[lustre-discuss] kernel threads for rpcs in flight
Anna Fuchs
anna.fuchs at uni-hamburg.de
Thu May 2 17:10:30 PDT 2024
> The number of ptlrpc threads per CPT is set by the
> "ptlrpcd_partner_group_size" module parameter, and defaults to 2
> threads per CPT, IIRC. I don't think that clients dynamically
> start/stop ptlrpcd threads at runtime.
> When there are RPCs in the queue for any ptlrpcd it will be woken up
> and scheduled by the kernel, so it will compete with the application
> threads. IIRC, if a ptlrpcd thread is woken up and there are no RPCs
> in the local CPT queue it will try to steal RPCs from another CPT on
> the assumption that the local CPU is not generating any RPCs so it
> would be beneficial to offload threads on another CPU that *is*
> generating RPCs. If the application thread is extremely CPU hungry,
> then the kernel will not schedule the ptlrpcd threads on those codes
> very often, and the "idle" core ptlrpcd threads will be be able to run
> more frequently.
Sorry, maybe I am confusing things. I am still not sure how many threads
I get.
For example I have a 32 cores AMD Epyc machine as a client and I am
running a serial stream io application with a single stripesize, 1 OST.
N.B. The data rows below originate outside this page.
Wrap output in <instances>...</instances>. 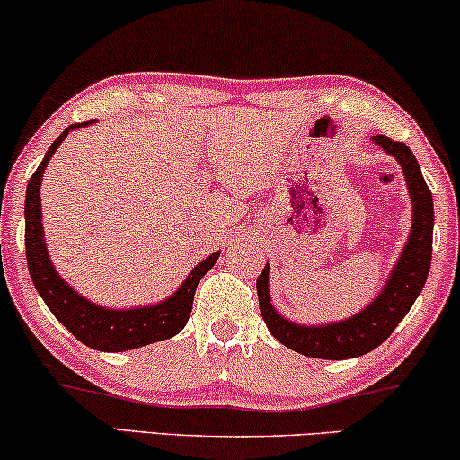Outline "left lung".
<instances>
[{
    "label": "left lung",
    "instance_id": "8db88e82",
    "mask_svg": "<svg viewBox=\"0 0 460 460\" xmlns=\"http://www.w3.org/2000/svg\"><path fill=\"white\" fill-rule=\"evenodd\" d=\"M369 140L400 164L411 205H413L411 209L413 220H411L406 244L378 296H374L372 303L346 320L326 322V324H300V322L285 318L272 305L270 283H268L270 263H266V268L257 277V298H260V311L268 331L289 350L305 357L341 361V358L367 355L369 350L381 346L400 324V320L409 314L429 277L435 209H432V194L421 177L420 164L413 151L402 142L389 140L383 134L372 136Z\"/></svg>",
    "mask_w": 460,
    "mask_h": 460
}]
</instances>
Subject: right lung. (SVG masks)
Returning a JSON list of instances; mask_svg holds the SVG:
<instances>
[{"label":"right lung","mask_w":460,"mask_h":460,"mask_svg":"<svg viewBox=\"0 0 460 460\" xmlns=\"http://www.w3.org/2000/svg\"><path fill=\"white\" fill-rule=\"evenodd\" d=\"M91 123L68 125L47 149L43 162L30 177L25 190V255H28V270L39 296L45 300L51 314L66 326L84 346L102 352H123L134 348L155 344V341L171 340L186 326L192 311L194 292L200 279L205 277L216 261L220 251L205 257L192 268L186 281L172 292L171 296L155 305H138V307L112 309L102 307L77 292L71 283H66L49 260L45 242L43 208H40V183L54 153L60 149V142L68 131L88 128Z\"/></svg>","instance_id":"1"}]
</instances>
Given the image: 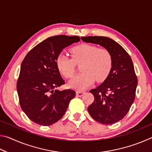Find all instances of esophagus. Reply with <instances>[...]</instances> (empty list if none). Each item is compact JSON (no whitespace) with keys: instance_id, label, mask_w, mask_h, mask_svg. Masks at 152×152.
<instances>
[{"instance_id":"esophagus-1","label":"esophagus","mask_w":152,"mask_h":152,"mask_svg":"<svg viewBox=\"0 0 152 152\" xmlns=\"http://www.w3.org/2000/svg\"><path fill=\"white\" fill-rule=\"evenodd\" d=\"M76 96H82L85 94V92H82V91H76Z\"/></svg>"}]
</instances>
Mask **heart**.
<instances>
[{"label": "heart", "instance_id": "1", "mask_svg": "<svg viewBox=\"0 0 152 152\" xmlns=\"http://www.w3.org/2000/svg\"><path fill=\"white\" fill-rule=\"evenodd\" d=\"M72 58L60 53L56 60L59 72L64 77L70 78L75 72L76 64L80 65L81 72L69 82L70 88L83 91L91 86L94 80L98 82L104 81L110 72L113 59L107 49L98 48L93 45L83 43L74 46L70 50Z\"/></svg>", "mask_w": 152, "mask_h": 152}]
</instances>
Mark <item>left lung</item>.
I'll use <instances>...</instances> for the list:
<instances>
[{
    "instance_id": "8db88e82",
    "label": "left lung",
    "mask_w": 152,
    "mask_h": 152,
    "mask_svg": "<svg viewBox=\"0 0 152 152\" xmlns=\"http://www.w3.org/2000/svg\"><path fill=\"white\" fill-rule=\"evenodd\" d=\"M81 39L102 46L112 56L113 66L109 76L101 85L90 91L94 100L88 110L97 122L114 124L127 115L135 98L137 78L132 60L124 48L110 38L88 36Z\"/></svg>"
}]
</instances>
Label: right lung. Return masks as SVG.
Wrapping results in <instances>:
<instances>
[{"label":"right lung","instance_id":"1","mask_svg":"<svg viewBox=\"0 0 152 152\" xmlns=\"http://www.w3.org/2000/svg\"><path fill=\"white\" fill-rule=\"evenodd\" d=\"M80 40L78 36L56 35L39 43L20 66L17 90L22 110L33 122L48 126L63 117L76 92L56 89L65 84L56 65L64 48Z\"/></svg>","mask_w":152,"mask_h":152}]
</instances>
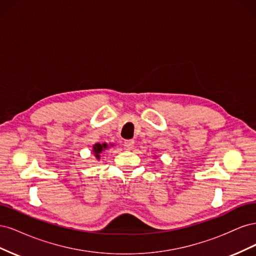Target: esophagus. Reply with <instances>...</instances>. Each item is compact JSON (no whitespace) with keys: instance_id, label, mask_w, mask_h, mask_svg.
<instances>
[{"instance_id":"34e87169","label":"esophagus","mask_w":256,"mask_h":256,"mask_svg":"<svg viewBox=\"0 0 256 256\" xmlns=\"http://www.w3.org/2000/svg\"><path fill=\"white\" fill-rule=\"evenodd\" d=\"M134 145V140H126L125 142H124V146H125V148L127 150H130L131 148H132Z\"/></svg>"}]
</instances>
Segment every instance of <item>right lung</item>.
I'll return each mask as SVG.
<instances>
[{
    "label": "right lung",
    "instance_id": "1",
    "mask_svg": "<svg viewBox=\"0 0 256 256\" xmlns=\"http://www.w3.org/2000/svg\"><path fill=\"white\" fill-rule=\"evenodd\" d=\"M106 148H109V145L106 143H96L94 146H92V152H94L95 157L97 159L100 158V154L104 152Z\"/></svg>",
    "mask_w": 256,
    "mask_h": 256
}]
</instances>
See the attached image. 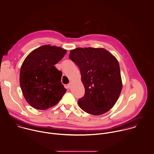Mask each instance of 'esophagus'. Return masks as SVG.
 <instances>
[{
    "mask_svg": "<svg viewBox=\"0 0 154 154\" xmlns=\"http://www.w3.org/2000/svg\"><path fill=\"white\" fill-rule=\"evenodd\" d=\"M72 81H70V82H69V84L67 85V87L69 88H70L71 86H72Z\"/></svg>",
    "mask_w": 154,
    "mask_h": 154,
    "instance_id": "1",
    "label": "esophagus"
}]
</instances>
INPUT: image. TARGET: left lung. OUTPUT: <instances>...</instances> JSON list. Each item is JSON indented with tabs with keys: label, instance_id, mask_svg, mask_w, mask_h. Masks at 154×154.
Instances as JSON below:
<instances>
[{
	"label": "left lung",
	"instance_id": "obj_1",
	"mask_svg": "<svg viewBox=\"0 0 154 154\" xmlns=\"http://www.w3.org/2000/svg\"><path fill=\"white\" fill-rule=\"evenodd\" d=\"M69 58L79 67L85 88L79 99V107L98 116L109 111L117 102L122 89L120 66L117 59L103 48L78 47Z\"/></svg>",
	"mask_w": 154,
	"mask_h": 154
}]
</instances>
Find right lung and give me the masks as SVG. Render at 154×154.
I'll list each match as a JSON object with an SVG mask.
<instances>
[{
  "label": "right lung",
  "instance_id": "1",
  "mask_svg": "<svg viewBox=\"0 0 154 154\" xmlns=\"http://www.w3.org/2000/svg\"><path fill=\"white\" fill-rule=\"evenodd\" d=\"M67 51L57 46L44 45L32 51L22 63L20 83L26 102L37 110L56 105L66 89L61 82L62 73L54 65Z\"/></svg>",
  "mask_w": 154,
  "mask_h": 154
}]
</instances>
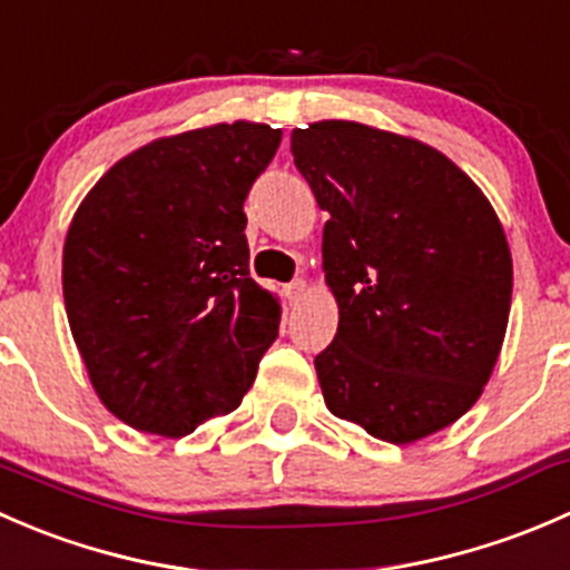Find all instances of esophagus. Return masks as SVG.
<instances>
[{"instance_id": "esophagus-1", "label": "esophagus", "mask_w": 570, "mask_h": 570, "mask_svg": "<svg viewBox=\"0 0 570 570\" xmlns=\"http://www.w3.org/2000/svg\"><path fill=\"white\" fill-rule=\"evenodd\" d=\"M303 295H306V281L297 278L292 281V284H286V297H289V303L303 301Z\"/></svg>"}]
</instances>
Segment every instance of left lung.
<instances>
[{"instance_id":"left-lung-1","label":"left lung","mask_w":570,"mask_h":570,"mask_svg":"<svg viewBox=\"0 0 570 570\" xmlns=\"http://www.w3.org/2000/svg\"><path fill=\"white\" fill-rule=\"evenodd\" d=\"M320 209L322 267L338 303L314 358L333 416L389 444L450 428L502 350L513 258L497 212L435 148L355 120L292 131Z\"/></svg>"}]
</instances>
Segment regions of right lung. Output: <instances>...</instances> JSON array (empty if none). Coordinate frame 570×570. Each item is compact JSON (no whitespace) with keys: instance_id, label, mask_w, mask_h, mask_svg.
<instances>
[{"instance_id":"1","label":"right lung","mask_w":570,"mask_h":570,"mask_svg":"<svg viewBox=\"0 0 570 570\" xmlns=\"http://www.w3.org/2000/svg\"><path fill=\"white\" fill-rule=\"evenodd\" d=\"M281 129L217 124L115 163L79 204L62 297L96 394L142 433L187 435L234 411L278 336L250 278L243 204Z\"/></svg>"}]
</instances>
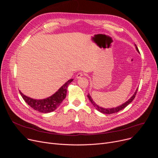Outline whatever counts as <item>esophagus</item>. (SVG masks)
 Wrapping results in <instances>:
<instances>
[{
	"label": "esophagus",
	"instance_id": "esophagus-1",
	"mask_svg": "<svg viewBox=\"0 0 158 158\" xmlns=\"http://www.w3.org/2000/svg\"><path fill=\"white\" fill-rule=\"evenodd\" d=\"M83 73H82V72H79V73H78L77 74V76H76V78L77 79H80L82 76H83Z\"/></svg>",
	"mask_w": 158,
	"mask_h": 158
}]
</instances>
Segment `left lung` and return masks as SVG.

I am struggeling to find out how many CPU partitions I have - is it
something on the hardware side or something configurable?
There is no file /proc/sys/lnet/cpu_partitions on my client.
Assuming I had 2 CPU partitions, that would result in 4 ptlrpc threads
at system start, right? Now I set rpcs_in_flight to 1 or to 8, what
effect does that have on the number and the activity of the threads?
Serial stream, 1 rpcs_in_flight is waking up only one ptlrpc thread, 3
remain inactive/sleep/do nothing?
Does not seem to be the case, as I've applied the rpctracing (thanks a
lot for the hint!!), and rpcs_in_flight being 1 still show at least 3
different threads from at least 2 different partitions for writing a 1MB
file with ten blocks.
I don't get the relationship between these values.
And, if I had compression or any other heavy load, which settings could
clearly control how many resources I want to give Lustre for this load?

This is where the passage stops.